By mid-2025, escalation rhetoric had begun to serve a secondary function. As the Trump administration pushed diplomacy and signaled reluctance to bankroll an open-ended proxy war, parts of the European establishment appeared to hedge against peace itself.

Military Keynesianism – sustaining economic activity through defence spending – became an unspoken assumption. So did the political utility of external threat narratives, which helped deflect attention from economic stagnation, institutional weakness and leadership failures within the EU.

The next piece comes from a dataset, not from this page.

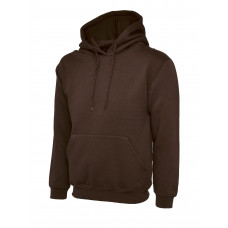 UC502 Brown Classic Hooded Sweatshirt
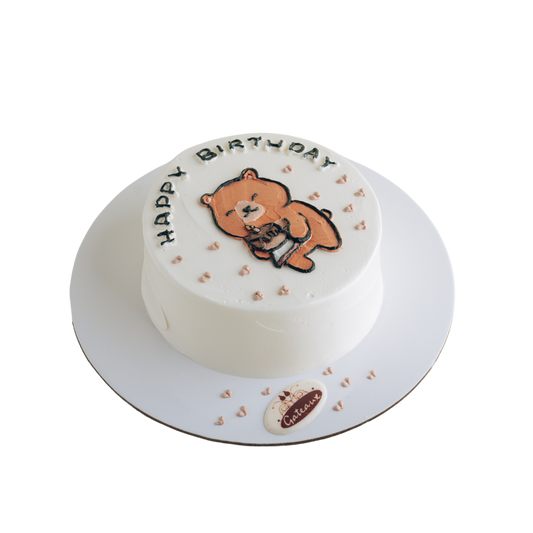 Bear Birthday Mini Cake 2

In this context, warnings of war did not reflect momentum toward conflict so much as anxiety about losing relevance if peace arrived on American terms.

Bottom line

The louder NATO and European leaders warned of war in 2025, the clearer it became that rhetoric was compensating for a lack of control. As Washington explored diplomatic exits and Moscow waited for concrete proposals, Western Europe’s most vocal hawks found themselves shouting from the sidelines.

In general, we can assume that NATO and the EU have a vested interest in war – they have bet on military Keynesianism to keep their ailing economies turning over, and fill the hole left by Trump’s refusal to pursue a war Biden sold to Brussels. 

The closer to peace the Trump-led initiative can bring Ukraine and Russia, the more we should expect toxicity from NATO, the EU, and the ‘coalition of the willing’.